Warnings and Precautions

Hepatotoxicity: LIVMARLI treatment is associated with a potential for drug-induced liver injury. In the Alagille syndrome trial, treatment-emergent elevations of liver tests or worsening of liver tests occurred.

Obtain baseline liver tests and monitor during treatment. Liver-related adverse reactions and physical signs of hepatic decompensation should also be monitored. Dose reduction or treatment interruption may be considered if abnormalities occur in the absence of other causes. For persistent or recurrent liver test abnormalities, consider treatment discontinuation. Permanently discontinue LIVMARLI if a patient experiences the following: persistent or recurrent liver test abnormalities, clinical hepatitis upon rechallenge, or a hepatic decompensation event.

Gastrointestinal (GI) Adverse Reactions: Diarrhea and abdominal pain were reported as the most common adverse reactions.
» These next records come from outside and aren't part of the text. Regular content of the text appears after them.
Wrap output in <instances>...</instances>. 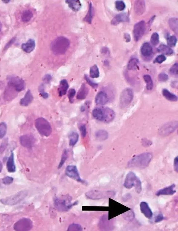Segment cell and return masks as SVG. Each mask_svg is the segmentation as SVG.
Listing matches in <instances>:
<instances>
[{
	"mask_svg": "<svg viewBox=\"0 0 178 231\" xmlns=\"http://www.w3.org/2000/svg\"><path fill=\"white\" fill-rule=\"evenodd\" d=\"M152 155L150 153H145L137 155L128 163V168L144 169L149 165L152 160Z\"/></svg>",
	"mask_w": 178,
	"mask_h": 231,
	"instance_id": "obj_1",
	"label": "cell"
},
{
	"mask_svg": "<svg viewBox=\"0 0 178 231\" xmlns=\"http://www.w3.org/2000/svg\"><path fill=\"white\" fill-rule=\"evenodd\" d=\"M92 115L96 120L106 123L111 122L115 117L114 111L108 107L95 108L92 111Z\"/></svg>",
	"mask_w": 178,
	"mask_h": 231,
	"instance_id": "obj_2",
	"label": "cell"
},
{
	"mask_svg": "<svg viewBox=\"0 0 178 231\" xmlns=\"http://www.w3.org/2000/svg\"><path fill=\"white\" fill-rule=\"evenodd\" d=\"M70 45V41L68 39L60 36L57 38L52 42L51 48L55 54L63 55L66 52Z\"/></svg>",
	"mask_w": 178,
	"mask_h": 231,
	"instance_id": "obj_3",
	"label": "cell"
},
{
	"mask_svg": "<svg viewBox=\"0 0 178 231\" xmlns=\"http://www.w3.org/2000/svg\"><path fill=\"white\" fill-rule=\"evenodd\" d=\"M124 186L125 188L130 189L135 187V191L138 194L142 191V184L141 180L136 176L135 173L130 172L127 174L124 180Z\"/></svg>",
	"mask_w": 178,
	"mask_h": 231,
	"instance_id": "obj_4",
	"label": "cell"
},
{
	"mask_svg": "<svg viewBox=\"0 0 178 231\" xmlns=\"http://www.w3.org/2000/svg\"><path fill=\"white\" fill-rule=\"evenodd\" d=\"M55 208L60 212H67L72 207L78 204L75 202L71 203V198L70 196L65 195L56 198L55 200Z\"/></svg>",
	"mask_w": 178,
	"mask_h": 231,
	"instance_id": "obj_5",
	"label": "cell"
},
{
	"mask_svg": "<svg viewBox=\"0 0 178 231\" xmlns=\"http://www.w3.org/2000/svg\"><path fill=\"white\" fill-rule=\"evenodd\" d=\"M35 124L38 131L43 136H48L52 132L50 123L43 117L37 118L35 120Z\"/></svg>",
	"mask_w": 178,
	"mask_h": 231,
	"instance_id": "obj_6",
	"label": "cell"
},
{
	"mask_svg": "<svg viewBox=\"0 0 178 231\" xmlns=\"http://www.w3.org/2000/svg\"><path fill=\"white\" fill-rule=\"evenodd\" d=\"M27 194L26 191H20L13 195L2 199L1 201L2 204L5 205L16 204L23 200L27 196Z\"/></svg>",
	"mask_w": 178,
	"mask_h": 231,
	"instance_id": "obj_7",
	"label": "cell"
},
{
	"mask_svg": "<svg viewBox=\"0 0 178 231\" xmlns=\"http://www.w3.org/2000/svg\"><path fill=\"white\" fill-rule=\"evenodd\" d=\"M7 81L8 85L14 89L18 92H20L25 89L24 81L18 77H10L8 78Z\"/></svg>",
	"mask_w": 178,
	"mask_h": 231,
	"instance_id": "obj_8",
	"label": "cell"
},
{
	"mask_svg": "<svg viewBox=\"0 0 178 231\" xmlns=\"http://www.w3.org/2000/svg\"><path fill=\"white\" fill-rule=\"evenodd\" d=\"M134 93L132 90L126 88L122 91L120 95V103L123 107L128 106L131 103L133 99Z\"/></svg>",
	"mask_w": 178,
	"mask_h": 231,
	"instance_id": "obj_9",
	"label": "cell"
},
{
	"mask_svg": "<svg viewBox=\"0 0 178 231\" xmlns=\"http://www.w3.org/2000/svg\"><path fill=\"white\" fill-rule=\"evenodd\" d=\"M33 227V223L28 218H22L17 221L14 226V230L18 231H29Z\"/></svg>",
	"mask_w": 178,
	"mask_h": 231,
	"instance_id": "obj_10",
	"label": "cell"
},
{
	"mask_svg": "<svg viewBox=\"0 0 178 231\" xmlns=\"http://www.w3.org/2000/svg\"><path fill=\"white\" fill-rule=\"evenodd\" d=\"M114 192L112 191H102L98 190H94L87 192L86 196L88 198L93 200H100L101 199L105 198L108 196H114L115 195Z\"/></svg>",
	"mask_w": 178,
	"mask_h": 231,
	"instance_id": "obj_11",
	"label": "cell"
},
{
	"mask_svg": "<svg viewBox=\"0 0 178 231\" xmlns=\"http://www.w3.org/2000/svg\"><path fill=\"white\" fill-rule=\"evenodd\" d=\"M146 29L145 22L141 21L136 23L134 25L133 30V36L134 40L138 41L143 37Z\"/></svg>",
	"mask_w": 178,
	"mask_h": 231,
	"instance_id": "obj_12",
	"label": "cell"
},
{
	"mask_svg": "<svg viewBox=\"0 0 178 231\" xmlns=\"http://www.w3.org/2000/svg\"><path fill=\"white\" fill-rule=\"evenodd\" d=\"M67 176L79 182L83 183V180L81 178L79 173L77 167L75 165H69L67 166L66 170Z\"/></svg>",
	"mask_w": 178,
	"mask_h": 231,
	"instance_id": "obj_13",
	"label": "cell"
},
{
	"mask_svg": "<svg viewBox=\"0 0 178 231\" xmlns=\"http://www.w3.org/2000/svg\"><path fill=\"white\" fill-rule=\"evenodd\" d=\"M20 142L22 146L28 148H31L35 142V139L31 135H26L21 136L20 138Z\"/></svg>",
	"mask_w": 178,
	"mask_h": 231,
	"instance_id": "obj_14",
	"label": "cell"
},
{
	"mask_svg": "<svg viewBox=\"0 0 178 231\" xmlns=\"http://www.w3.org/2000/svg\"><path fill=\"white\" fill-rule=\"evenodd\" d=\"M176 185L173 184L158 191L156 195L157 196L162 195H172L176 193L175 190Z\"/></svg>",
	"mask_w": 178,
	"mask_h": 231,
	"instance_id": "obj_15",
	"label": "cell"
},
{
	"mask_svg": "<svg viewBox=\"0 0 178 231\" xmlns=\"http://www.w3.org/2000/svg\"><path fill=\"white\" fill-rule=\"evenodd\" d=\"M140 209L141 212L146 218L151 219L153 217V212L147 202L144 201L141 202L140 204Z\"/></svg>",
	"mask_w": 178,
	"mask_h": 231,
	"instance_id": "obj_16",
	"label": "cell"
},
{
	"mask_svg": "<svg viewBox=\"0 0 178 231\" xmlns=\"http://www.w3.org/2000/svg\"><path fill=\"white\" fill-rule=\"evenodd\" d=\"M177 122H172L168 123L162 127L161 129V133L163 134H169L173 132L177 127Z\"/></svg>",
	"mask_w": 178,
	"mask_h": 231,
	"instance_id": "obj_17",
	"label": "cell"
},
{
	"mask_svg": "<svg viewBox=\"0 0 178 231\" xmlns=\"http://www.w3.org/2000/svg\"><path fill=\"white\" fill-rule=\"evenodd\" d=\"M18 92L16 90L9 86L7 85L4 93V99L7 101H11L17 96Z\"/></svg>",
	"mask_w": 178,
	"mask_h": 231,
	"instance_id": "obj_18",
	"label": "cell"
},
{
	"mask_svg": "<svg viewBox=\"0 0 178 231\" xmlns=\"http://www.w3.org/2000/svg\"><path fill=\"white\" fill-rule=\"evenodd\" d=\"M129 21V18L127 14L121 13L115 17L111 22L112 25H115L122 22H126Z\"/></svg>",
	"mask_w": 178,
	"mask_h": 231,
	"instance_id": "obj_19",
	"label": "cell"
},
{
	"mask_svg": "<svg viewBox=\"0 0 178 231\" xmlns=\"http://www.w3.org/2000/svg\"><path fill=\"white\" fill-rule=\"evenodd\" d=\"M108 100L107 94L103 91H100L96 97L95 102L98 105H105L108 102Z\"/></svg>",
	"mask_w": 178,
	"mask_h": 231,
	"instance_id": "obj_20",
	"label": "cell"
},
{
	"mask_svg": "<svg viewBox=\"0 0 178 231\" xmlns=\"http://www.w3.org/2000/svg\"><path fill=\"white\" fill-rule=\"evenodd\" d=\"M142 55L144 57H149L153 52V48L148 43H145L142 46L141 49Z\"/></svg>",
	"mask_w": 178,
	"mask_h": 231,
	"instance_id": "obj_21",
	"label": "cell"
},
{
	"mask_svg": "<svg viewBox=\"0 0 178 231\" xmlns=\"http://www.w3.org/2000/svg\"><path fill=\"white\" fill-rule=\"evenodd\" d=\"M145 9V2L144 1H136L134 4V10L137 15L143 14Z\"/></svg>",
	"mask_w": 178,
	"mask_h": 231,
	"instance_id": "obj_22",
	"label": "cell"
},
{
	"mask_svg": "<svg viewBox=\"0 0 178 231\" xmlns=\"http://www.w3.org/2000/svg\"><path fill=\"white\" fill-rule=\"evenodd\" d=\"M33 99V97L31 91L27 90L26 93L24 97L20 101V104L23 106H28L32 102Z\"/></svg>",
	"mask_w": 178,
	"mask_h": 231,
	"instance_id": "obj_23",
	"label": "cell"
},
{
	"mask_svg": "<svg viewBox=\"0 0 178 231\" xmlns=\"http://www.w3.org/2000/svg\"><path fill=\"white\" fill-rule=\"evenodd\" d=\"M35 46V41L33 39H30L26 43L22 45V48L27 53H30L34 50Z\"/></svg>",
	"mask_w": 178,
	"mask_h": 231,
	"instance_id": "obj_24",
	"label": "cell"
},
{
	"mask_svg": "<svg viewBox=\"0 0 178 231\" xmlns=\"http://www.w3.org/2000/svg\"><path fill=\"white\" fill-rule=\"evenodd\" d=\"M7 168L8 171L10 173H14L15 172L16 167L14 163V154L13 152H11L10 156L7 160Z\"/></svg>",
	"mask_w": 178,
	"mask_h": 231,
	"instance_id": "obj_25",
	"label": "cell"
},
{
	"mask_svg": "<svg viewBox=\"0 0 178 231\" xmlns=\"http://www.w3.org/2000/svg\"><path fill=\"white\" fill-rule=\"evenodd\" d=\"M69 88L68 81L66 79H63L60 82L59 88V93L60 96L66 94Z\"/></svg>",
	"mask_w": 178,
	"mask_h": 231,
	"instance_id": "obj_26",
	"label": "cell"
},
{
	"mask_svg": "<svg viewBox=\"0 0 178 231\" xmlns=\"http://www.w3.org/2000/svg\"><path fill=\"white\" fill-rule=\"evenodd\" d=\"M89 90L85 84H83L79 90L77 95V98L78 99H86L88 94Z\"/></svg>",
	"mask_w": 178,
	"mask_h": 231,
	"instance_id": "obj_27",
	"label": "cell"
},
{
	"mask_svg": "<svg viewBox=\"0 0 178 231\" xmlns=\"http://www.w3.org/2000/svg\"><path fill=\"white\" fill-rule=\"evenodd\" d=\"M66 2L68 5L69 7L74 11L79 10L82 6L80 1L78 0H67Z\"/></svg>",
	"mask_w": 178,
	"mask_h": 231,
	"instance_id": "obj_28",
	"label": "cell"
},
{
	"mask_svg": "<svg viewBox=\"0 0 178 231\" xmlns=\"http://www.w3.org/2000/svg\"><path fill=\"white\" fill-rule=\"evenodd\" d=\"M162 94L163 96L168 100L171 101H177L178 100L176 95L170 92L167 89H164L162 91Z\"/></svg>",
	"mask_w": 178,
	"mask_h": 231,
	"instance_id": "obj_29",
	"label": "cell"
},
{
	"mask_svg": "<svg viewBox=\"0 0 178 231\" xmlns=\"http://www.w3.org/2000/svg\"><path fill=\"white\" fill-rule=\"evenodd\" d=\"M158 49L160 52L164 55H171L173 53V50L171 48L164 44L160 45Z\"/></svg>",
	"mask_w": 178,
	"mask_h": 231,
	"instance_id": "obj_30",
	"label": "cell"
},
{
	"mask_svg": "<svg viewBox=\"0 0 178 231\" xmlns=\"http://www.w3.org/2000/svg\"><path fill=\"white\" fill-rule=\"evenodd\" d=\"M33 15L32 12L30 10H26L22 14L21 19L23 22H28L32 19Z\"/></svg>",
	"mask_w": 178,
	"mask_h": 231,
	"instance_id": "obj_31",
	"label": "cell"
},
{
	"mask_svg": "<svg viewBox=\"0 0 178 231\" xmlns=\"http://www.w3.org/2000/svg\"><path fill=\"white\" fill-rule=\"evenodd\" d=\"M69 143H70V146H74L78 142L79 138V135L78 133L75 132H72L70 133L69 136Z\"/></svg>",
	"mask_w": 178,
	"mask_h": 231,
	"instance_id": "obj_32",
	"label": "cell"
},
{
	"mask_svg": "<svg viewBox=\"0 0 178 231\" xmlns=\"http://www.w3.org/2000/svg\"><path fill=\"white\" fill-rule=\"evenodd\" d=\"M169 25L173 32L177 35L178 32V20L177 18H173L169 19Z\"/></svg>",
	"mask_w": 178,
	"mask_h": 231,
	"instance_id": "obj_33",
	"label": "cell"
},
{
	"mask_svg": "<svg viewBox=\"0 0 178 231\" xmlns=\"http://www.w3.org/2000/svg\"><path fill=\"white\" fill-rule=\"evenodd\" d=\"M138 63H139V61L136 58H133L130 59L127 65L128 70H135L137 68Z\"/></svg>",
	"mask_w": 178,
	"mask_h": 231,
	"instance_id": "obj_34",
	"label": "cell"
},
{
	"mask_svg": "<svg viewBox=\"0 0 178 231\" xmlns=\"http://www.w3.org/2000/svg\"><path fill=\"white\" fill-rule=\"evenodd\" d=\"M90 77L92 78H97L99 76V71L97 65H94L90 68Z\"/></svg>",
	"mask_w": 178,
	"mask_h": 231,
	"instance_id": "obj_35",
	"label": "cell"
},
{
	"mask_svg": "<svg viewBox=\"0 0 178 231\" xmlns=\"http://www.w3.org/2000/svg\"><path fill=\"white\" fill-rule=\"evenodd\" d=\"M144 79L146 84V88L149 90H151L153 88V83L151 77L149 75H145Z\"/></svg>",
	"mask_w": 178,
	"mask_h": 231,
	"instance_id": "obj_36",
	"label": "cell"
},
{
	"mask_svg": "<svg viewBox=\"0 0 178 231\" xmlns=\"http://www.w3.org/2000/svg\"><path fill=\"white\" fill-rule=\"evenodd\" d=\"M108 133L106 131L100 130L96 133V137L99 140H105L108 138Z\"/></svg>",
	"mask_w": 178,
	"mask_h": 231,
	"instance_id": "obj_37",
	"label": "cell"
},
{
	"mask_svg": "<svg viewBox=\"0 0 178 231\" xmlns=\"http://www.w3.org/2000/svg\"><path fill=\"white\" fill-rule=\"evenodd\" d=\"M92 5L91 3H90L89 5V10L87 14L86 17L84 19V21L89 23H91L92 20Z\"/></svg>",
	"mask_w": 178,
	"mask_h": 231,
	"instance_id": "obj_38",
	"label": "cell"
},
{
	"mask_svg": "<svg viewBox=\"0 0 178 231\" xmlns=\"http://www.w3.org/2000/svg\"><path fill=\"white\" fill-rule=\"evenodd\" d=\"M68 156V151L65 150L63 152L61 160L58 166V169H60L63 166L67 160Z\"/></svg>",
	"mask_w": 178,
	"mask_h": 231,
	"instance_id": "obj_39",
	"label": "cell"
},
{
	"mask_svg": "<svg viewBox=\"0 0 178 231\" xmlns=\"http://www.w3.org/2000/svg\"><path fill=\"white\" fill-rule=\"evenodd\" d=\"M150 41L152 44L156 45L159 43V36L157 33H154L151 36Z\"/></svg>",
	"mask_w": 178,
	"mask_h": 231,
	"instance_id": "obj_40",
	"label": "cell"
},
{
	"mask_svg": "<svg viewBox=\"0 0 178 231\" xmlns=\"http://www.w3.org/2000/svg\"><path fill=\"white\" fill-rule=\"evenodd\" d=\"M167 42L169 47H175L177 42V38L175 36H171L168 39Z\"/></svg>",
	"mask_w": 178,
	"mask_h": 231,
	"instance_id": "obj_41",
	"label": "cell"
},
{
	"mask_svg": "<svg viewBox=\"0 0 178 231\" xmlns=\"http://www.w3.org/2000/svg\"><path fill=\"white\" fill-rule=\"evenodd\" d=\"M7 125L5 123L0 124V138H3L6 133Z\"/></svg>",
	"mask_w": 178,
	"mask_h": 231,
	"instance_id": "obj_42",
	"label": "cell"
},
{
	"mask_svg": "<svg viewBox=\"0 0 178 231\" xmlns=\"http://www.w3.org/2000/svg\"><path fill=\"white\" fill-rule=\"evenodd\" d=\"M115 7L119 11H122L125 9L126 5L123 1H117L115 2Z\"/></svg>",
	"mask_w": 178,
	"mask_h": 231,
	"instance_id": "obj_43",
	"label": "cell"
},
{
	"mask_svg": "<svg viewBox=\"0 0 178 231\" xmlns=\"http://www.w3.org/2000/svg\"><path fill=\"white\" fill-rule=\"evenodd\" d=\"M123 215L124 218L127 220H132L135 218V214L132 210L128 211L125 214H124Z\"/></svg>",
	"mask_w": 178,
	"mask_h": 231,
	"instance_id": "obj_44",
	"label": "cell"
},
{
	"mask_svg": "<svg viewBox=\"0 0 178 231\" xmlns=\"http://www.w3.org/2000/svg\"><path fill=\"white\" fill-rule=\"evenodd\" d=\"M170 73L172 75L175 76L178 75V65L176 63L172 66L170 69Z\"/></svg>",
	"mask_w": 178,
	"mask_h": 231,
	"instance_id": "obj_45",
	"label": "cell"
},
{
	"mask_svg": "<svg viewBox=\"0 0 178 231\" xmlns=\"http://www.w3.org/2000/svg\"><path fill=\"white\" fill-rule=\"evenodd\" d=\"M84 77L87 82L88 83V84L90 85V86L94 89L97 88L98 86L97 83L94 82L92 80H91L87 75H85Z\"/></svg>",
	"mask_w": 178,
	"mask_h": 231,
	"instance_id": "obj_46",
	"label": "cell"
},
{
	"mask_svg": "<svg viewBox=\"0 0 178 231\" xmlns=\"http://www.w3.org/2000/svg\"><path fill=\"white\" fill-rule=\"evenodd\" d=\"M76 94V90L74 89H71L68 92V97L70 102L71 103L74 102V97Z\"/></svg>",
	"mask_w": 178,
	"mask_h": 231,
	"instance_id": "obj_47",
	"label": "cell"
},
{
	"mask_svg": "<svg viewBox=\"0 0 178 231\" xmlns=\"http://www.w3.org/2000/svg\"><path fill=\"white\" fill-rule=\"evenodd\" d=\"M168 79V76L165 73H160L158 76V79L161 82L167 81Z\"/></svg>",
	"mask_w": 178,
	"mask_h": 231,
	"instance_id": "obj_48",
	"label": "cell"
},
{
	"mask_svg": "<svg viewBox=\"0 0 178 231\" xmlns=\"http://www.w3.org/2000/svg\"><path fill=\"white\" fill-rule=\"evenodd\" d=\"M167 59V58L165 55H161L158 56L156 57L155 60V62L159 64H161L164 62Z\"/></svg>",
	"mask_w": 178,
	"mask_h": 231,
	"instance_id": "obj_49",
	"label": "cell"
},
{
	"mask_svg": "<svg viewBox=\"0 0 178 231\" xmlns=\"http://www.w3.org/2000/svg\"><path fill=\"white\" fill-rule=\"evenodd\" d=\"M14 179L12 177L9 176L5 177L3 179V182L5 185H10L13 182Z\"/></svg>",
	"mask_w": 178,
	"mask_h": 231,
	"instance_id": "obj_50",
	"label": "cell"
},
{
	"mask_svg": "<svg viewBox=\"0 0 178 231\" xmlns=\"http://www.w3.org/2000/svg\"><path fill=\"white\" fill-rule=\"evenodd\" d=\"M82 230V229L79 225L78 224H72L69 227L68 230L80 231Z\"/></svg>",
	"mask_w": 178,
	"mask_h": 231,
	"instance_id": "obj_51",
	"label": "cell"
},
{
	"mask_svg": "<svg viewBox=\"0 0 178 231\" xmlns=\"http://www.w3.org/2000/svg\"><path fill=\"white\" fill-rule=\"evenodd\" d=\"M80 131L83 137H85L87 135V129L86 125H83L80 127Z\"/></svg>",
	"mask_w": 178,
	"mask_h": 231,
	"instance_id": "obj_52",
	"label": "cell"
},
{
	"mask_svg": "<svg viewBox=\"0 0 178 231\" xmlns=\"http://www.w3.org/2000/svg\"><path fill=\"white\" fill-rule=\"evenodd\" d=\"M165 218L163 214L160 213L156 217L155 221L156 223H159L164 220Z\"/></svg>",
	"mask_w": 178,
	"mask_h": 231,
	"instance_id": "obj_53",
	"label": "cell"
},
{
	"mask_svg": "<svg viewBox=\"0 0 178 231\" xmlns=\"http://www.w3.org/2000/svg\"><path fill=\"white\" fill-rule=\"evenodd\" d=\"M178 157H176L174 160V169L176 172H178Z\"/></svg>",
	"mask_w": 178,
	"mask_h": 231,
	"instance_id": "obj_54",
	"label": "cell"
},
{
	"mask_svg": "<svg viewBox=\"0 0 178 231\" xmlns=\"http://www.w3.org/2000/svg\"><path fill=\"white\" fill-rule=\"evenodd\" d=\"M41 95L43 98L46 99L48 98L49 97V95L47 93L44 92V91H43V90L41 89L40 90Z\"/></svg>",
	"mask_w": 178,
	"mask_h": 231,
	"instance_id": "obj_55",
	"label": "cell"
},
{
	"mask_svg": "<svg viewBox=\"0 0 178 231\" xmlns=\"http://www.w3.org/2000/svg\"><path fill=\"white\" fill-rule=\"evenodd\" d=\"M124 38L125 39L127 42H129L131 40V37L129 34L128 33H125L124 35Z\"/></svg>",
	"mask_w": 178,
	"mask_h": 231,
	"instance_id": "obj_56",
	"label": "cell"
},
{
	"mask_svg": "<svg viewBox=\"0 0 178 231\" xmlns=\"http://www.w3.org/2000/svg\"><path fill=\"white\" fill-rule=\"evenodd\" d=\"M51 79V77L50 75H47L44 78V81H46V82H48L50 81Z\"/></svg>",
	"mask_w": 178,
	"mask_h": 231,
	"instance_id": "obj_57",
	"label": "cell"
},
{
	"mask_svg": "<svg viewBox=\"0 0 178 231\" xmlns=\"http://www.w3.org/2000/svg\"><path fill=\"white\" fill-rule=\"evenodd\" d=\"M3 166L2 164L1 161H0V173L2 172V170Z\"/></svg>",
	"mask_w": 178,
	"mask_h": 231,
	"instance_id": "obj_58",
	"label": "cell"
},
{
	"mask_svg": "<svg viewBox=\"0 0 178 231\" xmlns=\"http://www.w3.org/2000/svg\"><path fill=\"white\" fill-rule=\"evenodd\" d=\"M2 28V25L1 22H0V31H1Z\"/></svg>",
	"mask_w": 178,
	"mask_h": 231,
	"instance_id": "obj_59",
	"label": "cell"
},
{
	"mask_svg": "<svg viewBox=\"0 0 178 231\" xmlns=\"http://www.w3.org/2000/svg\"><path fill=\"white\" fill-rule=\"evenodd\" d=\"M1 86H2V85H1V83H0V87H1Z\"/></svg>",
	"mask_w": 178,
	"mask_h": 231,
	"instance_id": "obj_60",
	"label": "cell"
}]
</instances>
Monitor for dehydration and treat promptly. Consider reducing the dosage or interrupting dosing if a patient experiences persistent diarrhea or has diarrhea with bloody stool, vomiting, dehydration requiring treatment, or fever.
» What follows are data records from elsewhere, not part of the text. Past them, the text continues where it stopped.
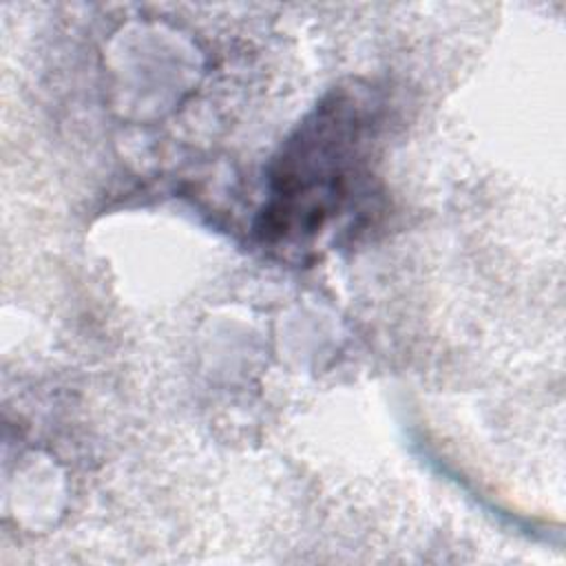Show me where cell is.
I'll return each mask as SVG.
<instances>
[{"label":"cell","instance_id":"obj_1","mask_svg":"<svg viewBox=\"0 0 566 566\" xmlns=\"http://www.w3.org/2000/svg\"><path fill=\"white\" fill-rule=\"evenodd\" d=\"M378 137V102L360 84L329 91L270 166L256 237L276 252L314 245L363 192Z\"/></svg>","mask_w":566,"mask_h":566}]
</instances>
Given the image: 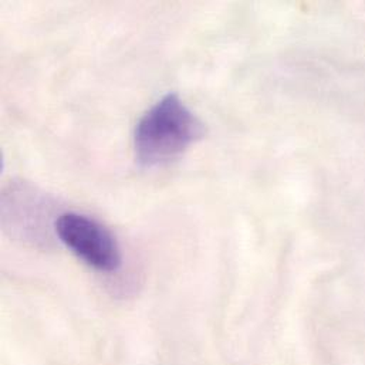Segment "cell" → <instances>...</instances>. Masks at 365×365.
Wrapping results in <instances>:
<instances>
[{
	"label": "cell",
	"mask_w": 365,
	"mask_h": 365,
	"mask_svg": "<svg viewBox=\"0 0 365 365\" xmlns=\"http://www.w3.org/2000/svg\"><path fill=\"white\" fill-rule=\"evenodd\" d=\"M203 134L202 121L186 107L180 96L170 93L154 104L135 127L137 160L145 168L170 165Z\"/></svg>",
	"instance_id": "cell-1"
},
{
	"label": "cell",
	"mask_w": 365,
	"mask_h": 365,
	"mask_svg": "<svg viewBox=\"0 0 365 365\" xmlns=\"http://www.w3.org/2000/svg\"><path fill=\"white\" fill-rule=\"evenodd\" d=\"M56 237L84 264L100 273H115L123 252L114 233L101 222L78 212L60 213L54 223Z\"/></svg>",
	"instance_id": "cell-2"
},
{
	"label": "cell",
	"mask_w": 365,
	"mask_h": 365,
	"mask_svg": "<svg viewBox=\"0 0 365 365\" xmlns=\"http://www.w3.org/2000/svg\"><path fill=\"white\" fill-rule=\"evenodd\" d=\"M51 213L50 197L30 183L11 182L3 190L1 225L14 239L34 247L48 246L57 219Z\"/></svg>",
	"instance_id": "cell-3"
}]
</instances>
Fat-Soluble Vitamin Deficiency: Patients can have fat-soluble vitamin (FSV) deficiency (vitamins A, D, E, and K) at baseline, and LIVMARLI may adversely affect absorption of FSV. If bone fractures or bleeding occur, consider interrupting LIVMARLI and supplement with FSVs. LIVMARLI can be restarted once FSV deficiency is corrected and maintained at corrected levels.

Adverse Reactions

The most common adverse reactions are diarrhea, abdominal pain, vomiting, FSV deficiency, liver test abnormalities, and bone fractures.

Drug Interactions

Administer bile acid binding resins at least 4 hours before or 4 hours after administration of LIVMARLI. A decrease in the absorption of OATP2B1 substrates (eg, statins) due to OATP2B1 inhibition by LIVMARLI in the GI tract cannot be ruled out. Consider monitoring the drug effects of OATP2B1 substrates as needed.

Dosing Information

LIVMARLI should be taken 30 minutes before a meal. The provided oral dosing dispenser must be used to accurately measure the dose. Any remaining LIVMARLI should be discarded 100 days after first opening the bottle.